INSTRUCTION 1 – Copy the passage of the blog post about The World of Tomorrow from "Sunday, August 21, 2016" to "made on me.".
INSTRUCTION 2 – Continue the blog post about The World of Tomorrow, starting right after its final sentence.

Sunday, August 21, 2016

Alternate Futures 1: The World of Tomorrow That Wasn’t

When I was in Grade 7, I found this curious book in my school library: The World of Tomorrow, by Kenneth K. Goldstein, published in 1969, the same year as the first moon landings.  It was full of beautiful four colour illustrations that assured me of all wonderful things that were just around the corner: giant space stations, cities on the moon and under the sea, weather control, manned missions to Mars and the other planets, computers in the home, and sleek jet-like cars zooming down automated roadways between gleaming new cities. A few years later, I found a copy of the book in a second-hand store, so I snapped it up, so serious an impression it had made on me.

DATA SECTION –
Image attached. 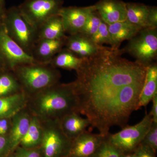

ANSWER 1 –
Sunday, August 21, 2016

Alternate Futures 1: The World of Tomorrow That Wasn’t

When I was in Grade 7, I found this curious book in my school library: The World of Tomorrow, by Kenneth K. Goldstein, published in 1969, the same year as the first moon landings.  It was full of beautiful four colour illustrations that assured me of all wonderful things that were just around the corner: giant space stations, cities on the moon and under the sea, weather control, manned missions to Mars and the other planets, computers in the home, and sleek jet-like cars zooming down automated roadways between gleaming new cities. A few years later, I found a copy of the book in a second-hand store, so I snapped it up, so serious an impression it had made on me.

ANSWER 2 –
Well, the future didn’t happen exactly like we thought it would, did it?  Oh, we have our space station – with a crew of six – and we do have computers in the home, which would seem to be the only prediction they got right. Sure we have other things like cell phones and the web, now it seems, driverless cars, but…

You see my point.  Still, we do have snatches of that more optimistic, brighter – and probably, to be honest, a little unrealistic – alternate tomorrow, which I still like to think, may have happened in some other reality.  In this post, we’ll be starting off with a few images from the General Motors Futurama II exhibit from the 1964 New York World’s Fair that featured so prominently in The World of Tomorrow.

Enjoy.


Undersea habitat








Space station





 







The City of Tomorrow (and Highway of Tomorrow)
House

Automated highway and farm blooming in the south west.


























Weather Control Central

















Who knows? Maybe these things will still come to pass.

Meanwhile, you can help out a poor unemployed writer by purchasing Elvis Saves JFK! for just 99 cents and War Plan Crimson, A Novel of Alternate History, for $2.99 and now The Key to My Heart, also $2.99 (all are free to preview). All books -- which are already on Smashword's premium distribution list -- are also available through such fine on-line retailers such as Sony, Chapters Indigo, Barnes & Noble and Apple's iTunes Store.  Thanks.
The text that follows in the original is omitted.